=== Problemas y tareas ===
a: Copia la parte del fragmento sobre el Encuentro sobre la Edición que se abre con las palabras que contienen "Ese fue el decorado" y se cierra con "los balances empresarios.", y cambia "seminario" por "congreso".
b: Según el fragmento sobre el Encuentro sobre la Edición, ¿quién dirigió el seminario ese año?
c: Prosigue el fragmento sobre el Encuentro sobre la Edición a partir de su última oración.

=== Fragmento seleccionado ===
Ese fue el decorado que sirvió como telón fondo al XVII Encuentro sobre la Edición que, organizado por la Universidad Internacional Menéndez Pelayo, y con la colaboración de la Federación de Gremios de Editores de España, se realizó en Santander entre el 11 y el 13 de julio. Dirigido, este año, por Jorge Herralde, director de la editorial Anagrama, el seminario se realizó bajo el lema “Pasión y oficio de editar (La edición con editores)”. Así, desde su mismo título, el encuentro quiso ser debate no menos que proclama: la edición, se insinúa de este modo, es una profesión que debe articular los rigores del oficio con las intensidades de las pasiones. La edición, se sugiere por oposición, es algo distinto -y algo más– que la busca de la mayor tasa de beneficios en la línea final de los balances empresarios.

=== Extracto de datos ===
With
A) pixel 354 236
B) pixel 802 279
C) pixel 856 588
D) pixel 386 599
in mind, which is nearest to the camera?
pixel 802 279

=== Respuestas del ejercicio ===
a:
Ese fue el decorado que sirvió como telón fondo al XVII Encuentro sobre la Edición que, organizado por la Universidad Internacional Menéndez Pelayo, y con la colaboración de la Federación de Gremios de Editores de España, se realizó en Santander entre el 11 y el 13 de julio. Dirigido, este año, por Jorge Herralde, director de la editorial Anagrama, el congreso se realizó bajo el lema “Pasión y oficio de editar (La edición con editores)”. Así, desde su mismo título, el encuentro quiso ser debate no menos que proclama: la edición, se insinúa de este modo, es una profesión que debe articular los rigores del oficio con las intensidades de las pasiones. La edición, se sugiere por oposición, es algo distinto -y algo más– que la busca de la mayor tasa de beneficios en la línea final de los balances empresarios.

b: Jorge Herralde, director de la editorial Anagrama.

c:
La orquesta estuvo bien dispuesta por Herralde, quien cedió la batuta a los míticos Francisco Porrúa y Javier Pradera, editor, el primero, de Sudamericana (donde publicó Cien años de soledad y Rayuela) pero, sobre todo, como él mismo señaló, editor de Minotauro; fundador, el otro, de Alianza Editorial. Ambos dieron el tono del encuentro y establecieron -con sus palabras, es cierto, pero hubiera sido suficiente su sola presencia– el horizonte del cual no era posible apartarse. Las cuerdas estuvieron a cargo de los emblemas de hoy: los editores o fundadores de Pretextos, Paidós, Crítica y Grupo 62. En los vientos, Franco Maria Ricci, el refinado (quizá, debo decirlo, excesivamente) editor italiano. La percusión, naturalmente, estuvo a cargo de un alemán y un norteamericano, de Carl Hanser Verlag uno y de Grove Atlantic el otro. El solista, que interpretó su parte maravillosamente bien, fue Roberto Calasso, filósofo de una envergadura no menos notable que la que tiene como editor del sello Adelphi. A ellos se sumaron algunos franceses y otros tres editores españoles cuyos proyectos son más recientes pero no menos importantes.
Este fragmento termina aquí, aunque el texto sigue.